So the Massachusetts Democratic Party is alleging, in a mailer, that "1,736 women were raped in Massachusetts in 2008. Scott Brown wants hospitals to turn them all away."
This is as ridiculous as it is offensive. And it is, of course, a lie. In fact, according to the Boston Globe:
"The 2005 amendment that Brown sponsored in the state Senate would have allowed a physician, nurse, or any other employee to deny rape victims an emergency contraceptive if it 'conflicts with a sincerely held religious belief.' The facility would have had to have someone else who could administer the contraceptive or refer the victim to another facility at no additional cost to the patient.
The amendment, which did not pass, was attached to a bill that he ultimately voted for, which required emergency rooms to provide the contraceptives to rape victims."
So, as Allahpundit summarizes, "He wanted a limited religious conscience exemption for ER workers, with no extra financial burden to victims, and when he didn't get it he voted to provide emergency contraception anyway. Translation: Scott Brown hates rape victims."

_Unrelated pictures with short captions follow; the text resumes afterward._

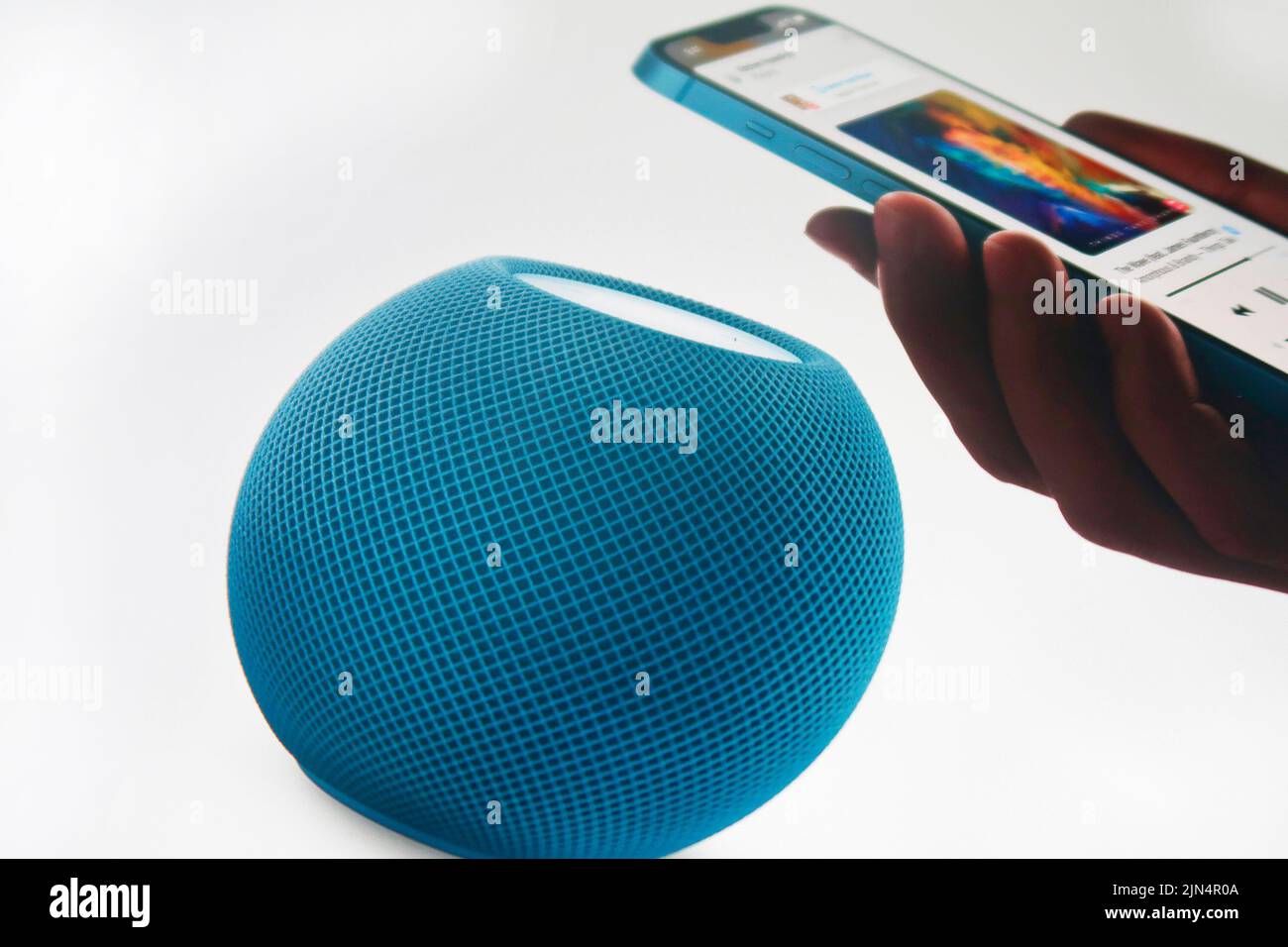 HomePod Mini di Apple Foto Stock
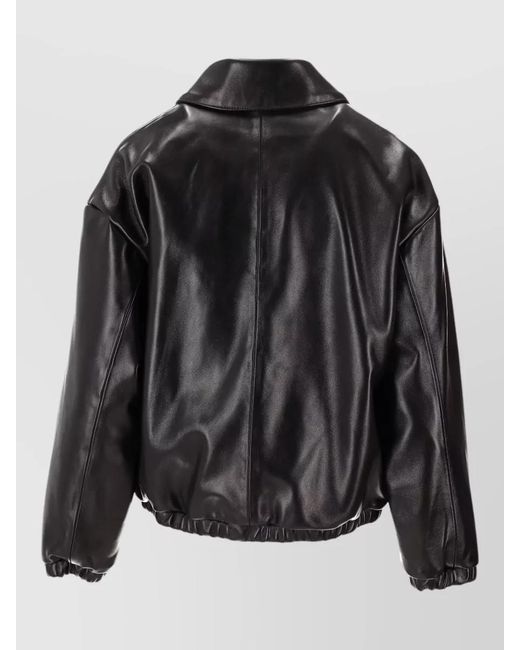 LA ROSE Black Nappa Jacket Collared Neck Elasticated Cuffs Hem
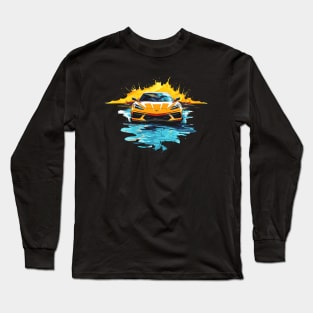 Orange C8 Corvette Racecar Splatter Art Long Sleeve T-Shirt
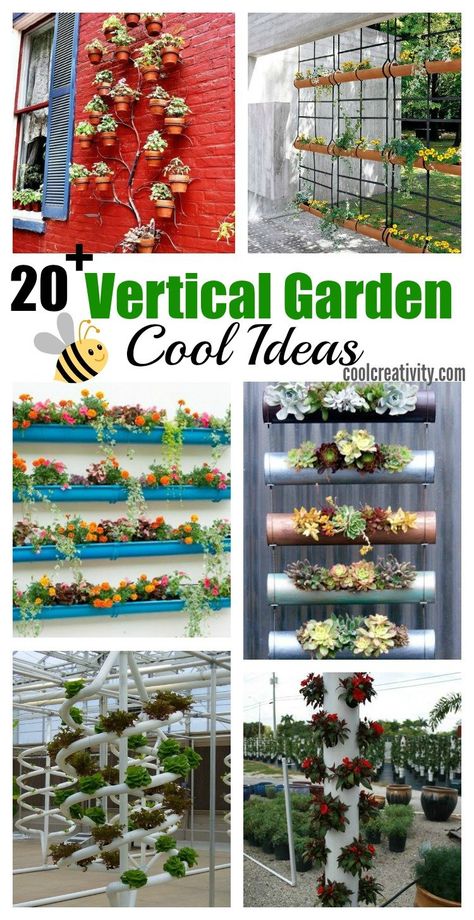 20 + Cool Vertical Garden Ideas Diy Garden Landscaping, Vertical Garden Ideas, Vertical Vegetable Gardens, Gutter Garden, Landscape Gardening, Herbs Garden, Vertical Vegetable Garden, Vertical Herb Garden, Vertical Garden Diy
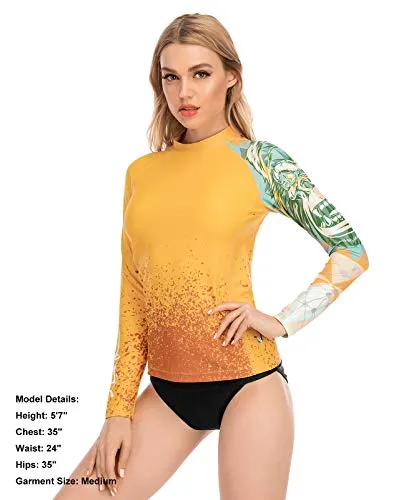 ADOREISM Womens Long Sleeve Rash Guard Compression UPF 50  Swim Shirts Surf Swimsuit Top(King Kong,M)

Pretty unbelievable. And decent people from both parties should denounce the smear.
But it's even more unbelievable because of these two facts:
1. The Senate health-care bill, which Martha Coakley favors, contains an abortion conscience clause.
(3) PROVIDER CONSCIENCE PROTECTIONS. No individual health care provider or
health care facility may be discriminated against because of a willingness or an unwillingness, if doing so is contrary to the religious or moral beliefs of the provider or facility, to provide, pay for, provide coverage of, or refer for abortions.
2. And who supported these kind of conscience clauses? Ted Kennedy. In the letter he wrote to Pope Benedict before his death, Kennedy explained, "I believe in a conscience protection for Catholics in the health field and I'll continue to advocate for it as my colleagues in the Senate and I work to develop an overall national health policy that guarantees health care for everyone."
Will President Obama, who'll be in Massachusetts Sunday campaigning for Coakley, associate himself by his silence with these smear tactics? Or will he denounce them?